> [Direction]: Swap every "small yellow flower" in the items below for "little yellow blossom" and write the items out again with nothing else changed. Leave the pictures out.

— start Listed records —

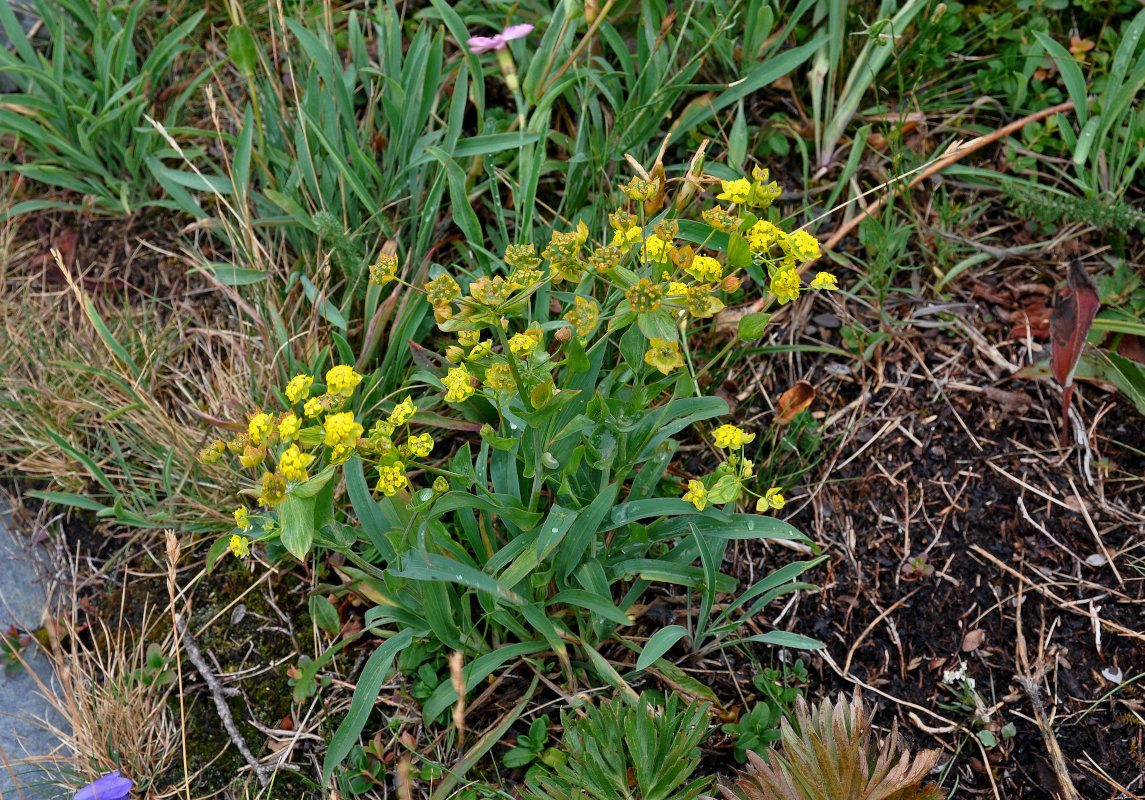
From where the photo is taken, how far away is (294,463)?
1.27 metres

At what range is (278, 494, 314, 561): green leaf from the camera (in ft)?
4.25

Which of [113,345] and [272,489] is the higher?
[272,489]

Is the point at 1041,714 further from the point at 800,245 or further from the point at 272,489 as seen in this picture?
the point at 272,489

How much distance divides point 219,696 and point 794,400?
1535 millimetres

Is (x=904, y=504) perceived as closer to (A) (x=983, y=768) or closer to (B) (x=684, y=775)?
(A) (x=983, y=768)

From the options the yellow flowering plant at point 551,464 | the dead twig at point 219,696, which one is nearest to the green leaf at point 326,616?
the yellow flowering plant at point 551,464

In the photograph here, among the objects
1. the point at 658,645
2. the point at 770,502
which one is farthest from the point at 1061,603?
the point at 658,645

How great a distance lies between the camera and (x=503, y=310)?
1.32m

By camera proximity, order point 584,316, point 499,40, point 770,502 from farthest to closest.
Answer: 1. point 499,40
2. point 770,502
3. point 584,316

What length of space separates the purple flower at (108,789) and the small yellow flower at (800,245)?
1668 millimetres

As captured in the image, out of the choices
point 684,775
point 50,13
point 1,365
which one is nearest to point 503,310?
point 684,775

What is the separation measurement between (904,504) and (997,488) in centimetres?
23

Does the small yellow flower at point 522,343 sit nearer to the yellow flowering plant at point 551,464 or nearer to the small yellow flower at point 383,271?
the yellow flowering plant at point 551,464

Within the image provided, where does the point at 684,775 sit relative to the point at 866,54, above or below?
below
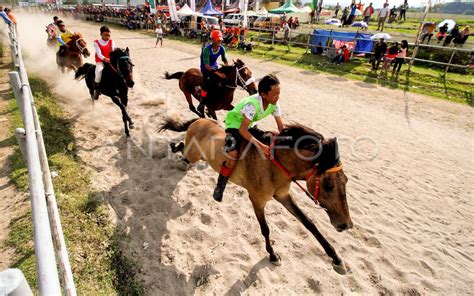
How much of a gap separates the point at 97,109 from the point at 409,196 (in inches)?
335

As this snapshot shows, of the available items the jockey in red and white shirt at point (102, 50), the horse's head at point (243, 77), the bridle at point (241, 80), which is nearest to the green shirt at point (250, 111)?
the bridle at point (241, 80)

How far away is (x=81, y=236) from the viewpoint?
3521mm

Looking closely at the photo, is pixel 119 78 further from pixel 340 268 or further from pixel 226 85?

— end Listed records —

> [Task result]:
From where the photo is taken, how far away is (294,463)?
1.27 metres

At what range is (278, 494, 314, 561): green leaf from the camera (in ft)?
4.25

Which of [113,345] and [272,489] is the higher?
[272,489]

Is the point at 1041,714 further from the point at 800,245 or further from the point at 272,489 as seen in this picture?
the point at 272,489

How much distance divides point 219,696 and point 794,400?
1535 millimetres

Is (x=904, y=504) perceived as closer to (A) (x=983, y=768) or closer to (B) (x=684, y=775)?
(A) (x=983, y=768)

From the options the yellow flowering plant at point 551,464 | the dead twig at point 219,696, which one is nearest to the green leaf at point 326,616?
the yellow flowering plant at point 551,464

In the photograph here, among the objects
1. the point at 658,645
2. the point at 770,502
which one is farthest from the point at 1061,603?
the point at 658,645

How great a distance lies between the camera and (x=503, y=310)?
1.32m

By camera proximity, order point 584,316, point 499,40, point 770,502 from farthest to closest.
Answer: 1. point 499,40
2. point 770,502
3. point 584,316

What length of space separates the purple flower at (108,789) and the little yellow blossom at (800,245)?
1668 millimetres

As captured in the image, out of the choices
point 684,775
point 50,13
point 1,365
which one is nearest to point 503,310?
point 684,775

What is the separation measurement between (904,504) and (997,488) in centimetres?
23

Does the little yellow blossom at point 522,343 sit nearer to the yellow flowering plant at point 551,464 or nearer to the little yellow blossom at point 383,271?
the yellow flowering plant at point 551,464

Within the image provided, where does the point at 684,775 sit relative to the point at 866,54, above or below?
below
How much of a gap separates the point at 97,109 from the point at 409,196 (in inches)?
335

As this snapshot shows, of the available items the jockey in red and white shirt at point (102, 50), the horse's head at point (243, 77), the bridle at point (241, 80), which is nearest to the green shirt at point (250, 111)?
the bridle at point (241, 80)

How far away is (x=81, y=236) from the viewpoint?
3521mm

Looking closely at the photo, is pixel 119 78 further from pixel 340 268 or further from pixel 226 85?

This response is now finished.